-------- EXCERPTED RECORDS

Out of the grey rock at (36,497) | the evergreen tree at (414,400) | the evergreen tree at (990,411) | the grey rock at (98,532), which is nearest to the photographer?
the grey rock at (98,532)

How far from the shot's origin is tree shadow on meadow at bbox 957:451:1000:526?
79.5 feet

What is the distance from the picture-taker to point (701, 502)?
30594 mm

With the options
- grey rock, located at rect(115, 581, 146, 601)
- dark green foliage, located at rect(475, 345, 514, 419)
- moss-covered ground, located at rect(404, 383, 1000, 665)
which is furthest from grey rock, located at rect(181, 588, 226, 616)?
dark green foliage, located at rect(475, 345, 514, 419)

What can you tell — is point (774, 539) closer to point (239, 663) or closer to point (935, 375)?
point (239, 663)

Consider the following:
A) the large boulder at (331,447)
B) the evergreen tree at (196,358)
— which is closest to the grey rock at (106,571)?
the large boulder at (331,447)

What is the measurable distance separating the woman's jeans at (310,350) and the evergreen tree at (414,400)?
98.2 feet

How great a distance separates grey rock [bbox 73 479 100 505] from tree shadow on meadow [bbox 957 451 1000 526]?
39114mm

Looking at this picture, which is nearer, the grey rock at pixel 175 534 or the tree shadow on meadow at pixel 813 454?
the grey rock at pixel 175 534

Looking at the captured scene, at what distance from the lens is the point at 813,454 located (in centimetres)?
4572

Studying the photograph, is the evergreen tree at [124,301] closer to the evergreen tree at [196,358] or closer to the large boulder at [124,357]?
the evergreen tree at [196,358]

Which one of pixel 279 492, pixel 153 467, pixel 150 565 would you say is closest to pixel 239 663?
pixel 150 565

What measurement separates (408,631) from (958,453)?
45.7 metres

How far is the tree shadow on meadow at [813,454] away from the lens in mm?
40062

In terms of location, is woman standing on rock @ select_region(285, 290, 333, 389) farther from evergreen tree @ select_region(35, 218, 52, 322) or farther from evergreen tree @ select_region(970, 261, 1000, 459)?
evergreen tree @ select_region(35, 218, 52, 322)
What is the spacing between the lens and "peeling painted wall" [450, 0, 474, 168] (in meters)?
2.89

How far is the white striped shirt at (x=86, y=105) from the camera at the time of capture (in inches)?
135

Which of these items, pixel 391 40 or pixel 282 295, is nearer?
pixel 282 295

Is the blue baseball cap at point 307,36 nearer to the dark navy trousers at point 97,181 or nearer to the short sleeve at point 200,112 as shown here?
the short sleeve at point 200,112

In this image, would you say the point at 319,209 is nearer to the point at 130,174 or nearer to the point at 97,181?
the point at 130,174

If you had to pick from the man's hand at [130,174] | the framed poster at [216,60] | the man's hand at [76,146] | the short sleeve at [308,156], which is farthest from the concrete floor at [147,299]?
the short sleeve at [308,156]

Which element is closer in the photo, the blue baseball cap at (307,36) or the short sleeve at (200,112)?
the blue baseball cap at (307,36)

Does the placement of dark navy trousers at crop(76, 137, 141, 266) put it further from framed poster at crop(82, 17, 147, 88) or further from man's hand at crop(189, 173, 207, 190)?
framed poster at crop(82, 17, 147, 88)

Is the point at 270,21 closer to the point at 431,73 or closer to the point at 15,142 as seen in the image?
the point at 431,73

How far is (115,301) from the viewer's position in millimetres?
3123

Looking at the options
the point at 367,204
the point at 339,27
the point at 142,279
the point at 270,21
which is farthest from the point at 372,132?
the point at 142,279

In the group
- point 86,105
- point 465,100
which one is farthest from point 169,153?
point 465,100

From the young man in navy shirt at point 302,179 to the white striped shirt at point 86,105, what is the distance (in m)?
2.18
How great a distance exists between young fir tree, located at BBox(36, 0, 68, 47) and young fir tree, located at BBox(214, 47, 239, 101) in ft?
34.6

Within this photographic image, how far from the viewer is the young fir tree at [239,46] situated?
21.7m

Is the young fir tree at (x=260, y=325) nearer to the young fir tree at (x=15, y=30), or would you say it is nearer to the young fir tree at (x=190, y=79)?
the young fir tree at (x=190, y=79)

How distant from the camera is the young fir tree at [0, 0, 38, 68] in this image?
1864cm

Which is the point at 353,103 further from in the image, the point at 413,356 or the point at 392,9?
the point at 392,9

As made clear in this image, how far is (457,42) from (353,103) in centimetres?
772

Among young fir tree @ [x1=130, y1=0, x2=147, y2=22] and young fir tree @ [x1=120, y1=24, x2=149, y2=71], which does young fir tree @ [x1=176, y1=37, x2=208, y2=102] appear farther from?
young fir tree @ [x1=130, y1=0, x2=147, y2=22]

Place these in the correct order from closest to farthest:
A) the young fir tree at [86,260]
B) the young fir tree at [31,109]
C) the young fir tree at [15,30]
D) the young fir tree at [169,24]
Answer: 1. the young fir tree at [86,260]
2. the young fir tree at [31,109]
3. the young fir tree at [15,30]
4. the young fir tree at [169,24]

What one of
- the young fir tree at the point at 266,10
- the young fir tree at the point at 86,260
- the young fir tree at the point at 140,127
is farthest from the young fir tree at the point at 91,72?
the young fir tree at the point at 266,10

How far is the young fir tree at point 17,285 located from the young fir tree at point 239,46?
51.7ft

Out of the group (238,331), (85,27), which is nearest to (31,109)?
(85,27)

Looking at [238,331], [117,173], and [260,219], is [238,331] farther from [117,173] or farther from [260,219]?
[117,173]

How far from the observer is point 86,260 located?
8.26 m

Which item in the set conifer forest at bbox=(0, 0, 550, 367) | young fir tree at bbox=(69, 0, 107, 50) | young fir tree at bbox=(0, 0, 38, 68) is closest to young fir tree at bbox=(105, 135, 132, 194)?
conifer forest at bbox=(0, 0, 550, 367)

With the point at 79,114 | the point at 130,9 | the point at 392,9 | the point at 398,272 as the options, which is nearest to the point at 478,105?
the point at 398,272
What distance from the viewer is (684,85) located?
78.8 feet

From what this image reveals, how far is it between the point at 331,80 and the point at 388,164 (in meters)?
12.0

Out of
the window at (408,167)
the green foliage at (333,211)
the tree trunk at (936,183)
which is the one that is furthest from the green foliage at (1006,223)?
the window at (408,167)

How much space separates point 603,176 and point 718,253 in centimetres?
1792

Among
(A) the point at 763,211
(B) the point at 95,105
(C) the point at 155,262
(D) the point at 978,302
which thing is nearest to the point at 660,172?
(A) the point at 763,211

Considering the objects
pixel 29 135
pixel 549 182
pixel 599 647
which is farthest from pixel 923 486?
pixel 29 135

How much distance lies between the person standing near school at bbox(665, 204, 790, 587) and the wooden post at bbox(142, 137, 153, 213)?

----------------

Extract each entry in full and write it down exactly.

Out of the grey rock at (36,497) | the evergreen tree at (414,400) | the evergreen tree at (990,411) | the grey rock at (98,532), which is nearest to the photographer?
the grey rock at (98,532)

How far from the shot's origin is tree shadow on meadow at bbox 957:451:1000:526?
79.5 feet

What is the distance from the picture-taker to point (701, 502)?
30594 mm

With the options
- grey rock, located at rect(115, 581, 146, 601)
- dark green foliage, located at rect(475, 345, 514, 419)
- moss-covered ground, located at rect(404, 383, 1000, 665)
which is furthest from grey rock, located at rect(181, 588, 226, 616)?
dark green foliage, located at rect(475, 345, 514, 419)

What can you tell — is point (774, 539) closer to point (239, 663) or closer to point (935, 375)?
point (239, 663)

Consider the following:
A) the large boulder at (331,447)
B) the evergreen tree at (196,358)
— which is closest to the grey rock at (106,571)?
the large boulder at (331,447)

What is the measurable distance separating the woman's jeans at (310,350) and the evergreen tree at (414,400)?
98.2 feet

How great a distance separates grey rock [bbox 73 479 100 505] from tree shadow on meadow [bbox 957 451 1000 526]?
39114mm

Looking at this picture, which is nearer, the grey rock at pixel 175 534 or the tree shadow on meadow at pixel 813 454?
the grey rock at pixel 175 534

Looking at the captured scene, at what distance from the lens is the point at 813,454 located (in centimetres)?
4572

Studying the photograph, is the evergreen tree at [124,301] closer to the evergreen tree at [196,358] or closer to the large boulder at [124,357]?
the evergreen tree at [196,358]

Which one of pixel 279 492, pixel 153 467, pixel 150 565 would you say is closest to pixel 239 663?
pixel 150 565

What measurement separates (408,631) from (958,453)?
45.7 metres

How far is the tree shadow on meadow at [813,454] away from the lens in mm?
40062

In terms of location, is woman standing on rock @ select_region(285, 290, 333, 389) farther from evergreen tree @ select_region(35, 218, 52, 322) or farther from evergreen tree @ select_region(970, 261, 1000, 459)?
evergreen tree @ select_region(35, 218, 52, 322)
What is the spacing between the lens and "peeling painted wall" [450, 0, 474, 168] (in meters)?
2.89

How far is the white striped shirt at (x=86, y=105) from the camera at the time of capture (in inches)?
135

Which of these items, pixel 391 40 or pixel 282 295, is nearer?
pixel 282 295

Is the blue baseball cap at point 307,36 nearer to the dark navy trousers at point 97,181 or nearer to the short sleeve at point 200,112 as shown here?
the short sleeve at point 200,112

In this image, would you say the point at 319,209 is nearer to the point at 130,174 or nearer to the point at 97,181?
the point at 130,174

If you had to pick from the man's hand at [130,174] | the framed poster at [216,60] | the man's hand at [76,146] | the short sleeve at [308,156], which is farthest from the concrete floor at [147,299]?
the short sleeve at [308,156]

Which element is closer in the photo, the blue baseball cap at (307,36) or the short sleeve at (200,112)?
the blue baseball cap at (307,36)

Does the placement of dark navy trousers at crop(76, 137, 141, 266) put it further from framed poster at crop(82, 17, 147, 88) or further from man's hand at crop(189, 173, 207, 190)?
framed poster at crop(82, 17, 147, 88)

Is the point at 270,21 closer to the point at 431,73 or closer to the point at 15,142 as seen in the image?
the point at 431,73

How far is (115,301) from the viewer's position in millimetres?
3123

Looking at the options
the point at 367,204
the point at 339,27
the point at 142,279
the point at 270,21
which is farthest from the point at 372,132?
the point at 142,279

In the group
- point 86,105
- point 465,100
which one is farthest from point 169,153?
point 465,100

From the young man in navy shirt at point 302,179 to the white striped shirt at point 86,105, what is the distance (in m)?
2.18
How great a distance exists between young fir tree, located at BBox(36, 0, 68, 47) and young fir tree, located at BBox(214, 47, 239, 101) in ft?
34.6

Within this photographic image, how far from the viewer is the young fir tree at [239,46] situated?
21.7m

Is the young fir tree at (x=260, y=325) nearer to the young fir tree at (x=15, y=30), or would you say it is nearer to the young fir tree at (x=190, y=79)?
the young fir tree at (x=190, y=79)

How distant from the camera is the young fir tree at [0, 0, 38, 68] in this image?
1864cm

Which is the point at 353,103 further from in the image, the point at 413,356 or the point at 392,9?
the point at 392,9

As made clear in this image, how far is (457,42) from (353,103) in centimetres?
772

Among young fir tree @ [x1=130, y1=0, x2=147, y2=22] and young fir tree @ [x1=120, y1=24, x2=149, y2=71], which does young fir tree @ [x1=176, y1=37, x2=208, y2=102] appear farther from?
young fir tree @ [x1=130, y1=0, x2=147, y2=22]

Place these in the correct order from closest to farthest:
A) the young fir tree at [86,260]
B) the young fir tree at [31,109]
C) the young fir tree at [15,30]
D) the young fir tree at [169,24]
Answer: 1. the young fir tree at [86,260]
2. the young fir tree at [31,109]
3. the young fir tree at [15,30]
4. the young fir tree at [169,24]

What one of
- the young fir tree at the point at 266,10
- the young fir tree at the point at 86,260
- the young fir tree at the point at 140,127
is farthest from the young fir tree at the point at 91,72?
the young fir tree at the point at 266,10

How far is the young fir tree at point 17,285 located from the young fir tree at point 239,46?
51.7ft

Out of the group (238,331), (85,27), which is nearest to (31,109)?
(85,27)

Looking at [238,331], [117,173], and [260,219], is [238,331] farther from [117,173] or farther from [260,219]?
[117,173]

How far from the observer is point 86,260 located?
8.26 m

Which item in the set conifer forest at bbox=(0, 0, 550, 367) | young fir tree at bbox=(69, 0, 107, 50) | young fir tree at bbox=(0, 0, 38, 68) is closest to young fir tree at bbox=(105, 135, 132, 194)?
conifer forest at bbox=(0, 0, 550, 367)

With the point at 79,114 | the point at 130,9 | the point at 392,9 | the point at 398,272 as the options, which is nearest to the point at 478,105?
the point at 398,272
What distance from the viewer is (684,85) located?
78.8 feet

From what this image reveals, how far is it between the point at 331,80 and the point at 388,164 (in meters)?
12.0

Out of
the window at (408,167)
the green foliage at (333,211)
the tree trunk at (936,183)
which is the one that is furthest from the green foliage at (1006,223)?
the window at (408,167)

How much space separates point 603,176 and point 718,253 in centimetres?
1792

Among
(A) the point at 763,211
(B) the point at 95,105
(C) the point at 155,262
(D) the point at 978,302
which thing is nearest to the point at 660,172?
(A) the point at 763,211

Considering the objects
pixel 29 135
pixel 549 182
pixel 599 647
which is farthest from pixel 923 486?
pixel 29 135

How much distance lies between the person standing near school at bbox(665, 204, 790, 587) and the wooden post at bbox(142, 137, 153, 213)?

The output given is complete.